Sri Mulyani tegaskan SBN bukan sekadar utang negara, tapi instrumen investasi aman yang diminati masyarakat, dari bank hingga ibu rumah tangga. (Kemenkeu)

Menteri Keuangan Sri Mulyani Indrawati menegaskan bahwa Surat Berharga Negara (SBN) tidak boleh semata-mata dipandang sebagai utang pemerintah, melainkan juga sebagai instrumen investasi yang aman dan menguntungkan. Hal ini ia sampaikan dalam Rapat Paripurna DPR RI ke-24 Masa Persidangan IV Tahun Sidang 2024-2025, yang digelar pada Senin, 15 Juli 2025.

Pernyataan tersebut muncul di tengah sorotan publik terhadap angka utang pemerintah yang menyentuh Rp10.269 triliun per akhir 2024. Sebagian pihak, termasuk beberapa anggota DPR, menilai angka tersebut membebani fiskal. 

Namun, Sri Mulyani menilai pendekatan seperti itu keliru jika tidak dibarengi pemahaman menyeluruh tentang fungsi SBN sebagai sarana investasi negara.

“Jangan melihat SBN hanya sebagai utang. Ini adalah instrumen investasi yang sangat penting, yang digunakan oleh banyak pihak dari berbagai lapisan,” tegasnya dalam forum tersebut.

Sri Mulyani menjelaskan, SBN diminati oleh banyak kalangan—mulai dari lembaga keuangan seperti bank, asuransi, dan dana pensiun, hingga masyarakat umum seperti ibu rumah tangga, mahasiswa, bahkan investor ritel. 

Menurutnya, antusiasme masyarakat terhadap produk seperti Sukuk Ritel dan SBN seri SBR menunjukkan bahwa publik semakin sadar akan potensi keuntungan dari instrumen ini.

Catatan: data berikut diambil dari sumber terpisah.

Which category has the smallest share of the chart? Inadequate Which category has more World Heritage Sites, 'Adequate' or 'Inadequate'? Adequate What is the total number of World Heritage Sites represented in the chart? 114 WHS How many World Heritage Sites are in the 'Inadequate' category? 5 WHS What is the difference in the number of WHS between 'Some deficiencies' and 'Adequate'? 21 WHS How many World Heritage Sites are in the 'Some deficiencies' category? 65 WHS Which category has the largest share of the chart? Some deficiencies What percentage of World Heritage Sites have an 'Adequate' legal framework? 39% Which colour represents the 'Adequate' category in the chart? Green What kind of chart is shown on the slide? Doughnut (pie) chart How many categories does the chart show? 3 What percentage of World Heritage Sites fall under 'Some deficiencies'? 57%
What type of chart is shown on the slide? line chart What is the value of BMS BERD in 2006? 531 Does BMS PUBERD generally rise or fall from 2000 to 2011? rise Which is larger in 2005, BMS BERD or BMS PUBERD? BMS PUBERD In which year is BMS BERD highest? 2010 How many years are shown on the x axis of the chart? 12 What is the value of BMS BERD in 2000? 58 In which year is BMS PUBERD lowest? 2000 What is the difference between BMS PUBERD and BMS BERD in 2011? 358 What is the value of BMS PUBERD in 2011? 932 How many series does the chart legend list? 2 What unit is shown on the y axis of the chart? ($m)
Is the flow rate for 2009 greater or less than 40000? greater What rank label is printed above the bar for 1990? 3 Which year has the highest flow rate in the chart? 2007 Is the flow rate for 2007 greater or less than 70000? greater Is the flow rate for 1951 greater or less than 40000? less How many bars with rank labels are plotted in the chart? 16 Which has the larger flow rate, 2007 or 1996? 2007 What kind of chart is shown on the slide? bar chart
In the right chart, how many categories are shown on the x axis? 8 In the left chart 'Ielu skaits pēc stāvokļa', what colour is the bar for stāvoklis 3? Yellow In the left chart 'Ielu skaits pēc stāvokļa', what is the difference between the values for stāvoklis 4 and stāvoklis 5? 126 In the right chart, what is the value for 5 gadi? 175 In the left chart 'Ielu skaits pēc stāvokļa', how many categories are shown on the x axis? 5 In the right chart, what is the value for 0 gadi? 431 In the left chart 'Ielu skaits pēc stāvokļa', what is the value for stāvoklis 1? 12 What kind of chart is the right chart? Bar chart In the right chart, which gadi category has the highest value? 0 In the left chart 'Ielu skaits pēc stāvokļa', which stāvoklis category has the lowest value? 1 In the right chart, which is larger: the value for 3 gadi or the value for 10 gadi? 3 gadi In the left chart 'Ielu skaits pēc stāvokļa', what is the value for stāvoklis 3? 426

“Bahkan banyak ibu rumah tangga yang sekarang aktif membeli SBN lewat platform online karena melihat return-nya jelas dan risikonya sangat minim. Ini bukti bahwa SBN bukan cuma soal utang, tapi juga soal literasi keuangan,” ujarnya.

Dalam RAPBN 2025, pemerintah menargetkan penerbitan utang sebesar Rp775,9 triliun. Dari angka tersebut, Rp642,2 triliun akan berasal dari penerbitan SBN secara neto, sementara Rp133,3 triliun sisanya berasal dari pinjaman dalam dan luar negeri. 

Hingga Semester I-2025, realisasi penerbitan SBN sudah mencapai Rp308,6 triliun atau sekitar 48% dari target tahun penuh. Sebaliknya, realisasi penarikan pinjaman baru mencapai Rp6,9 triliun atau hanya 5,1% dari target.

Angka ini menunjukkan bahwa mayoritas pembiayaan negara memang masih bertumpu pada SBN, bukan pinjaman bilateral atau multilateral yang bersyarat. 

Sri Mulyani menekankan bahwa hal ini merupakan bentuk kehati-hatian pemerintah dalam menjaga stabilitas fiskal tanpa bergantung terlalu besar pada utang luar negeri.

“Indonesia sangat selektif dalam menarik pinjaman. Kita prioritaskan SBN karena ini menghidupkan pasar keuangan domestik sekaligus memberi ruang kepada masyarakat untuk berpartisipasi dalam pembangunan nasional,” katanya.

Pemerintah, lanjut Sri Mulyani, juga terus mendorong partisipasi publik melalui edukasi soal manfaat dan mekanisme investasi di SBN. Ia menyebut tingkat partisipasi ritel yang terus meningkat sebagai indikator kepercayaan publik terhadap kredibilitas fiskal Indonesia.

Di sisi lain, beban bunga utang juga menjadi perhatian. Tahun ini, pemerintah mencatatkan proyeksi pembayaran bunga utang sebesar Rp552 triliun naik dari tahun sebelumnya. Kendati demikian, Menkeu menegaskan bahwa struktur utang Indonesia masih terkendali, dengan mayoritas jatuh tempo jangka panjang dan berasal dari sumber pembiayaan domestik.

“Jadi, penting untuk memahami bahwa utang negara melalui SBN adalah bagian dari strategi pengelolaan fiskal yang modern dan transparan. Ini bukan sekadar beban, tapi juga bentuk partisipasi masyarakat dalam pembangunan,” pungkasnya.

Dengan posisi utang yang terus tumbuh, pemerintah dituntut menjaga keseimbangan antara kebutuhan pembiayaan dan kemampuan membayar. Namun lewat pendekatan seperti SBN, pemerintah berupaya mengubah persepsi publik bahwa utang tak selalu negatif—bisa jadi peluang investasi, jika dikelola dengan akuntabilitas dan transparansi.